We all know the costly consequences of failing to file taxes by April 15th each year. Avoid the compound interest and reduce the late tax filing penalty by filing for a tax extension for free. If you have been punctual at filing taxes every year but know you won’t be able to file them before the due date you can get a tax extension online in 3 easy steps. Before considering this option, there are some things you should note (and remember):
The extension does not apply if you owe money. This means you will send an estimated payment instead of an exact one by the tax deadline.
You will be paying late payment penalties even when you get a tax extension. This penalty will be much smaller than the 5% compound daily interest.
You can only apply for a tax extension before April 15th or before the tax filing due date.
Step #1 – Estimate Your Tax Amount
While you don’t have to sit for a few hours to file your taxes, you will still need to calculate an estimate. Don’t worry! It won’t take much time or cost you any money.
You can use any tax software for this step. Various online tax services offer free service of tax extensions. You can also calculate your estimated tax manually.

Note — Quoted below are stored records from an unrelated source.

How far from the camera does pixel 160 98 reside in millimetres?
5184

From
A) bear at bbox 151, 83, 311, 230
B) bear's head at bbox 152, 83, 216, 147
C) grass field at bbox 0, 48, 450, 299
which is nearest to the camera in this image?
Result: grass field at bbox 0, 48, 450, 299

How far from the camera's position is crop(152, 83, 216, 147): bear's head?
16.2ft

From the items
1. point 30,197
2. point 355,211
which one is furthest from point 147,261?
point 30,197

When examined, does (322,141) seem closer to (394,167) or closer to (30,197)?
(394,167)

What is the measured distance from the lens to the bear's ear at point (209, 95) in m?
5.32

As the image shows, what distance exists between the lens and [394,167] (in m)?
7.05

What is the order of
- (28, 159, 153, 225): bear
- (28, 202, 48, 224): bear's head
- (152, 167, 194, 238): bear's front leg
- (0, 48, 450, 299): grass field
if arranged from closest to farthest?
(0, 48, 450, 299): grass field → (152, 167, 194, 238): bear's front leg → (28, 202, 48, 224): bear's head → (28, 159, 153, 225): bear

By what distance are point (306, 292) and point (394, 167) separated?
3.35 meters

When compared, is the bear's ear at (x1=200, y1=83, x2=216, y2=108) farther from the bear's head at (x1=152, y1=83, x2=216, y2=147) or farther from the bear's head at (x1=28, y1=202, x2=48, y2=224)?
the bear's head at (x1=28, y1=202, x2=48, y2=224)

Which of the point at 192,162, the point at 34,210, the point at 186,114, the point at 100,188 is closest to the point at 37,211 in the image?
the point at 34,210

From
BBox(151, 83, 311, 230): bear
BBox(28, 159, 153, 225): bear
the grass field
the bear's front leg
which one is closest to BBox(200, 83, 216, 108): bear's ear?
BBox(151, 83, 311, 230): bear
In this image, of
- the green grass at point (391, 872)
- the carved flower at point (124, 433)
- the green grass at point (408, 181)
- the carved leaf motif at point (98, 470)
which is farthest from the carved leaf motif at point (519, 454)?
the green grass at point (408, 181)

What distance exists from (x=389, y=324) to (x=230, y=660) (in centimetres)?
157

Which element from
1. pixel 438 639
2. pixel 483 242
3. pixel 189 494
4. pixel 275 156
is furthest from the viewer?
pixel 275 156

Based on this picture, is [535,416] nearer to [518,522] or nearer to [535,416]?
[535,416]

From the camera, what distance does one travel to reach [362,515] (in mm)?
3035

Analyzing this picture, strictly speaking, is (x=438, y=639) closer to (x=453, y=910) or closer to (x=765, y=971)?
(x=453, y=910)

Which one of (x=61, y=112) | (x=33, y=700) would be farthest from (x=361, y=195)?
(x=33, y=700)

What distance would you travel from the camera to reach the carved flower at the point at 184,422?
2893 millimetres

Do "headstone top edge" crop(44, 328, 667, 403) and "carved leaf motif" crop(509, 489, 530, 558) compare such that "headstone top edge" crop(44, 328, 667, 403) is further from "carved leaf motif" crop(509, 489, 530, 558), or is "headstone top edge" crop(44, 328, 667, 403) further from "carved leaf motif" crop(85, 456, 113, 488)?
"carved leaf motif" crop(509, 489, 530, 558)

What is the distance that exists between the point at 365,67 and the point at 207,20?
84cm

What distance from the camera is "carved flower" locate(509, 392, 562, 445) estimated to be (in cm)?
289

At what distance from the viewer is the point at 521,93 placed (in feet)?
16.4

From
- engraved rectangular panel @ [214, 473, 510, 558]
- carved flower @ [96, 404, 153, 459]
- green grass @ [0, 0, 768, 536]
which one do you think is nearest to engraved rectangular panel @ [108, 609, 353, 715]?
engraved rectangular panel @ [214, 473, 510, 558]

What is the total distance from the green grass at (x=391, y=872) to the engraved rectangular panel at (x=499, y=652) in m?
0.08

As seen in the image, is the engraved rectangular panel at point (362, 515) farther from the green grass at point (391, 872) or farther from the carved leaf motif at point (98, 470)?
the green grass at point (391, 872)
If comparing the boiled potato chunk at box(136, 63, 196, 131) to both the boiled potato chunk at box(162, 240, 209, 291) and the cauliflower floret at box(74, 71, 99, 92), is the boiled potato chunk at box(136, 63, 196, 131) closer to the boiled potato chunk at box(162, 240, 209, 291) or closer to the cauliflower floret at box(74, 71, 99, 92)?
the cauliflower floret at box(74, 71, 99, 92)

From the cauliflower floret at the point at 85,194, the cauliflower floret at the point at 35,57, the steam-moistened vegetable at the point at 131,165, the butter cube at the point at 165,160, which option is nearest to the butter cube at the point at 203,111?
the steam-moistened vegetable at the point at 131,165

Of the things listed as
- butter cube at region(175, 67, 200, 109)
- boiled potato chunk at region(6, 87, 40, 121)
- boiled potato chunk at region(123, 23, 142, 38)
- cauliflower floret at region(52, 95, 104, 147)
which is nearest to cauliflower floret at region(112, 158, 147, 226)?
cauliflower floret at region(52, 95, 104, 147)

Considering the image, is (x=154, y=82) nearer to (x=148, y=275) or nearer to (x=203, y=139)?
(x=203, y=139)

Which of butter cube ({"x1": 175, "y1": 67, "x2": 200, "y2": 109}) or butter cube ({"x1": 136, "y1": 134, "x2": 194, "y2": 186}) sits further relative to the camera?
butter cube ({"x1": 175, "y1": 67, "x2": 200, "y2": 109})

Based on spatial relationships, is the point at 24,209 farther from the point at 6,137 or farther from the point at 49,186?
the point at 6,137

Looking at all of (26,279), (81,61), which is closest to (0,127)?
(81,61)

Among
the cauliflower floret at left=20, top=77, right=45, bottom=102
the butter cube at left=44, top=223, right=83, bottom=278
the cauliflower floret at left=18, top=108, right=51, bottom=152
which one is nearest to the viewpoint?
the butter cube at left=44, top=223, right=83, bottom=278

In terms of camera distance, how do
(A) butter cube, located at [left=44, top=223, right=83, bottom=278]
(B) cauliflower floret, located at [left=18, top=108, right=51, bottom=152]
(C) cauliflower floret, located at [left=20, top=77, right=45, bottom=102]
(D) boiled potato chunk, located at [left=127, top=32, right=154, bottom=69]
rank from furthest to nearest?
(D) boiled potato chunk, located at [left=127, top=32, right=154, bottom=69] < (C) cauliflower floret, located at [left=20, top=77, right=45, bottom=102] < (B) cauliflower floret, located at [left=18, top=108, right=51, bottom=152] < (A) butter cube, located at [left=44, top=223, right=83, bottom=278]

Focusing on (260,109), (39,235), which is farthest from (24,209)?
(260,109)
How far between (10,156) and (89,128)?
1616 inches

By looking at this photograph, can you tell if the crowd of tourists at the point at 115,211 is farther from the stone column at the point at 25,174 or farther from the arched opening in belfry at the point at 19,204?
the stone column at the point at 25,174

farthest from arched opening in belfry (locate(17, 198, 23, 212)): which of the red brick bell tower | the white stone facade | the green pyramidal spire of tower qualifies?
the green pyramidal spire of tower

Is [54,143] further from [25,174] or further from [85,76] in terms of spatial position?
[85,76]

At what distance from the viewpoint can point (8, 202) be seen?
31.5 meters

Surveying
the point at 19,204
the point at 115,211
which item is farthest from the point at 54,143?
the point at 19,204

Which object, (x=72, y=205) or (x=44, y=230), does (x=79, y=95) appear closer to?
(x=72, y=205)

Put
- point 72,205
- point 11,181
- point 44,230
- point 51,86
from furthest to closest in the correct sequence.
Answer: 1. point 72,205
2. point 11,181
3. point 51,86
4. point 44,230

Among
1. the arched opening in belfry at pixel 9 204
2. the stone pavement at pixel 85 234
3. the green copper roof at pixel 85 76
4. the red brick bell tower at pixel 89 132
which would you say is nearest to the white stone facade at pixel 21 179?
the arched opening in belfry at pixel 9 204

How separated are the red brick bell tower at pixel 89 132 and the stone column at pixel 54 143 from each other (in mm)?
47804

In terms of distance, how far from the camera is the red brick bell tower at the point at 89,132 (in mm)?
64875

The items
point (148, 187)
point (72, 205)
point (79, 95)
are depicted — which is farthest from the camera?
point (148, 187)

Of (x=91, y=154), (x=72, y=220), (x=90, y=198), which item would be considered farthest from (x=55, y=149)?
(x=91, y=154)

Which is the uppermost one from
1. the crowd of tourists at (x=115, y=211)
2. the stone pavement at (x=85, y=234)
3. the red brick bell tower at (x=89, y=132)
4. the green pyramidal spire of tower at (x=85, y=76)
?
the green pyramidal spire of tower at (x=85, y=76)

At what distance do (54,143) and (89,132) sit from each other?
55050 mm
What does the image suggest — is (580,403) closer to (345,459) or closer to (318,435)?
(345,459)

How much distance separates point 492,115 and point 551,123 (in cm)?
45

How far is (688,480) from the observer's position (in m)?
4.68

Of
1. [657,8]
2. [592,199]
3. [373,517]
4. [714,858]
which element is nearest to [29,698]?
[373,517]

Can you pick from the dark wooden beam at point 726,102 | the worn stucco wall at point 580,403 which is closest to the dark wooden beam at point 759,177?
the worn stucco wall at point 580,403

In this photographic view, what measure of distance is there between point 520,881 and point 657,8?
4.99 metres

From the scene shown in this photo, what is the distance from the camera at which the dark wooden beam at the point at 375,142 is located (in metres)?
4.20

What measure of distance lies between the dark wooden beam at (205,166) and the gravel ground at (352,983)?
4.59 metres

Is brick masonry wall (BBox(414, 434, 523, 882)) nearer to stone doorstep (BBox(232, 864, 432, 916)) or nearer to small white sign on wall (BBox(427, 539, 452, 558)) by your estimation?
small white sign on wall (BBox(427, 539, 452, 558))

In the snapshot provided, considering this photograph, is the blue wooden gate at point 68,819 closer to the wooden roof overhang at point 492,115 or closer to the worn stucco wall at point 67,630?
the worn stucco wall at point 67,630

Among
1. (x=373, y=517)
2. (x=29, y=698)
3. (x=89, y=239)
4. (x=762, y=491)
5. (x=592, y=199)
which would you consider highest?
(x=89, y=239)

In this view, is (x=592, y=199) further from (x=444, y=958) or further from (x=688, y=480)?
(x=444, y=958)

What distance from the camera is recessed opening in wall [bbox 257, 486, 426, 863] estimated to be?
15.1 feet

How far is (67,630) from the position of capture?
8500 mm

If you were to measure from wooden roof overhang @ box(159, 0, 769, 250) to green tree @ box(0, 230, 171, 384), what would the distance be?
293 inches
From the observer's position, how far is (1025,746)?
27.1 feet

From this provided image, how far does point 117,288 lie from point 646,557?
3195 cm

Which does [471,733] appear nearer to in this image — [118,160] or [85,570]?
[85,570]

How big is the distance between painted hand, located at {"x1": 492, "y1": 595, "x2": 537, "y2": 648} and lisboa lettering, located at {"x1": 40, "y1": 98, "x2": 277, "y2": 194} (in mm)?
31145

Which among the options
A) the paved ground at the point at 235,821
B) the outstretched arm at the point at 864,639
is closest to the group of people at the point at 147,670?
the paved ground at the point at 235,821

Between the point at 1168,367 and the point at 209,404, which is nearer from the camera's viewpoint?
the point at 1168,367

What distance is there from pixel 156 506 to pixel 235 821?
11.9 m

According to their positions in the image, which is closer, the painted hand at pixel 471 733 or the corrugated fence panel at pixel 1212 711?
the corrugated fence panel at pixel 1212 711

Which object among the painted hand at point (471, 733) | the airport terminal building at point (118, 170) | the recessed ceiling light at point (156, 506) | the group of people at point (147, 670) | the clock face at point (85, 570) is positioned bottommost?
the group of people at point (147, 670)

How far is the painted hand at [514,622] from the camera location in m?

Estimated taxes are submitted alongside the tax extension application. You must also submit a 90% payment of this estimated amount to avoid getting charged the late payment penalty fee or interest on the amount you owe.
Step #2 – Fill Out Tax Form 4868
You must complete the tax extension form or form 4868 from IRS. It is the request form for a tax extension. You can download the form through the IRS website for free.
It is also free on tax software by tax companies and tax filing apps. The form requires details calculated in the first step, i.e., the estimated tax amount and its 90% payment.
Step #3 – File the Form and Pay the Estimated Amount
File form 4868 through the tax software you use and pay the amount directly through the online banking service. Don’t forget to save a digital or printed copy of the form and the payment receipt for your records.
That’s it! You will get up to 6 months extension to file your taxes. Filing a tax extension can help you save at least a couple hundred dollars in a penalty fee.
Don’t forget that you will still have to pay the penalty for late filing and a small but gradually growing interest amount. Make time for filing taxes as soon as your schedule allows, even after filing for the tax extension.
You may also qualify for a tax extension without filing for it if you are a deployed member of the military, people affected by natural disasters, or work abroad. The IRS will grant you 90 to 180 days of extension in these situations.